- _Task instructions_: Copy each of the rows below word for word, leaving out the pictures.

◇ ◇ ◇ ◇ ◇

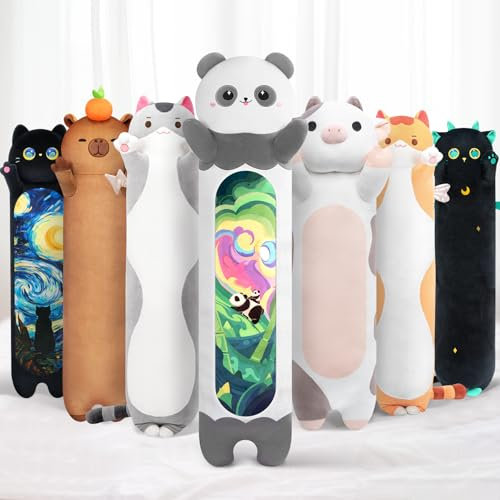 Mewaii 110CM Kuscheltier Kawaii Panda Plüschkissen Stofftiere Lang Plüschtier Ausgestopftes Tier Spielzeug Kuschelkissen Geschenk Plüschkissen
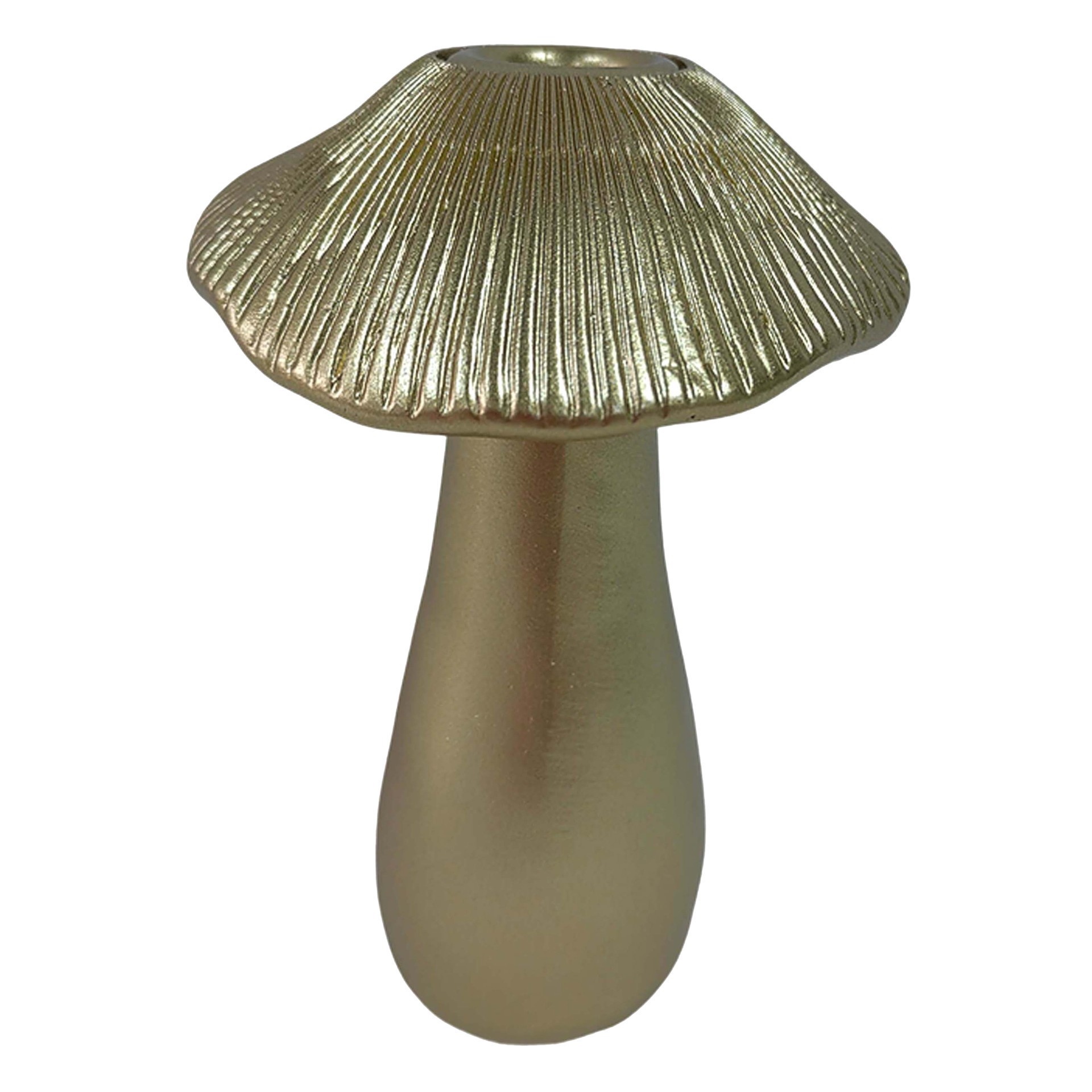 slide 4 of 4, Gold Mushroom Taper Candle Holder By Ashland, 4.3 in x 4.13 in x 6 in
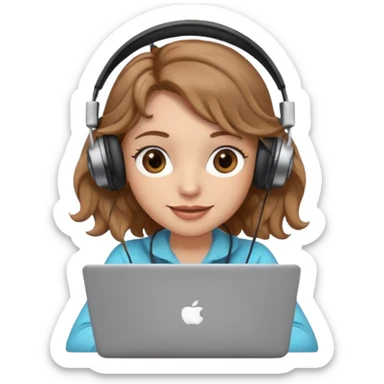 Women in front of laptop with a happy face, light brown wavy hair, light brown big eyes, light skin with a iced coffee on the side sticker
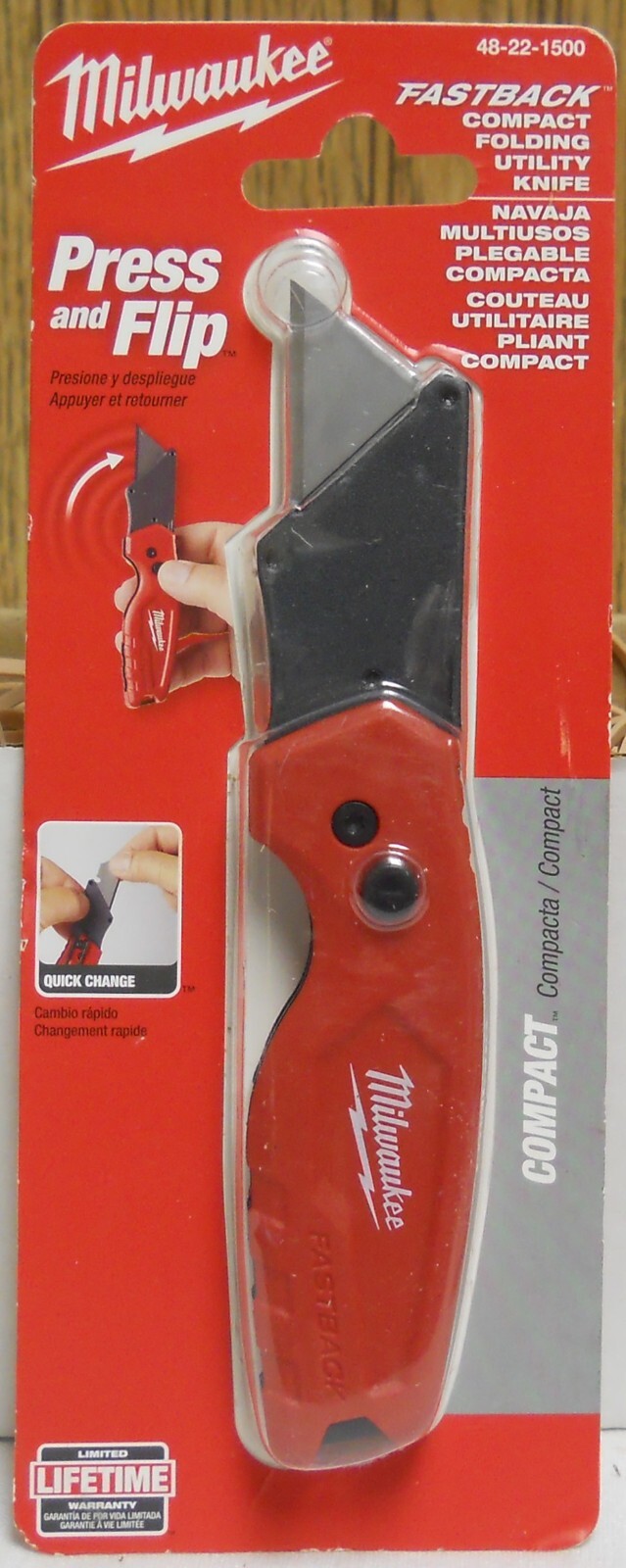 Milwaukee 48-22-1500 Fastback Press & Flip Compact Folding Utility Knife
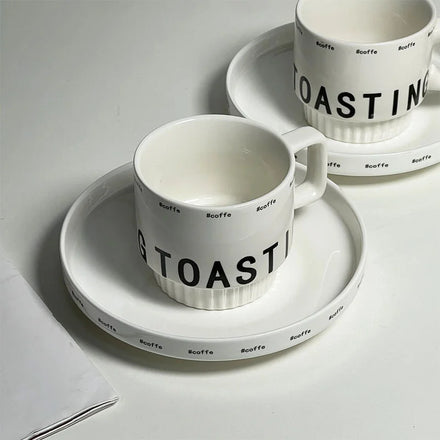 Ins Korea Hot Selling Alphabet Ceramic Latte Cup Creative Breakfast Milk Stacked Mug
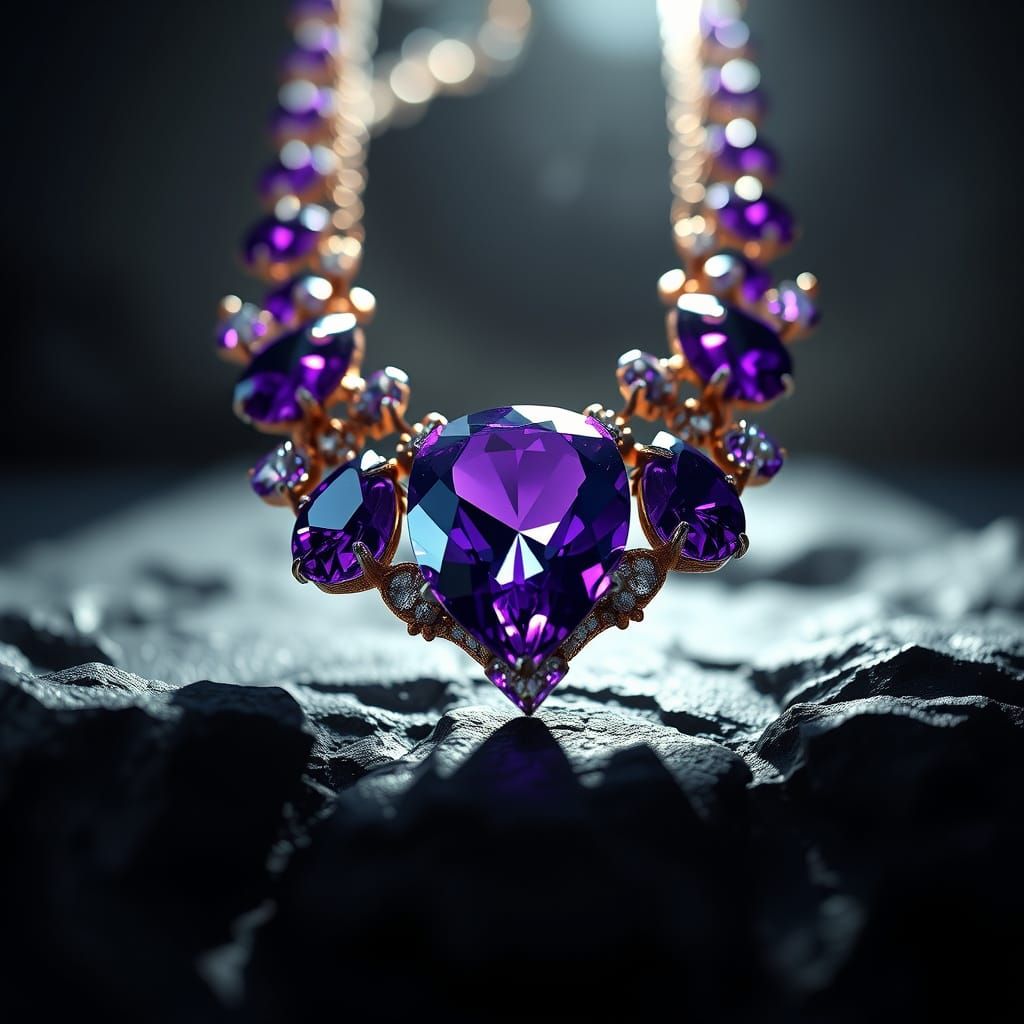 Majestic Amethyst Necklace in Cinematic 8K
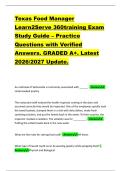 Texas Food Manager  Learn2Serve 360training Exam  Study Guide &ndash; Practice  Questions with Verified  Answers&period; GRADED A&plus;&period; Latest  2026&sol;2027 Update&period;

◇ ◇ ◇ ◇ ◇

- _Task result_:
 Mewaii 110CM Kuscheltier Kawaii Panda Plüschkissen Stofftiere Lang Plüschtier Ausgestopftes Tier Spielzeug Kuschelkissen Geschenk Plüschkissen
 slide 4 of 4, Gold Mushroom Taper Candle Holder By Ashland, 4.3 in x 4.13 in x 6 in
 Women in front of laptop with a happy face, light brown wavy hair, light brown big eyes, light skin with a iced coffee on the side sticker
 Milwaukee 48-22-1500 Fastback Press & Flip Compact Folding Utility Knife
 Ins Korea Hot Selling Alphabet Ceramic Latte Cup Creative Breakfast Milk Stacked Mug
 Majestic Amethyst Necklace in Cinematic 8K
 Texas Food Manager  Learn2Serve 360training Exam  Study Guide &ndash; Practice  Questions with Verified  Answers&period; GRADED A&plus;&period; Latest  2026&sol;2027 Update&period;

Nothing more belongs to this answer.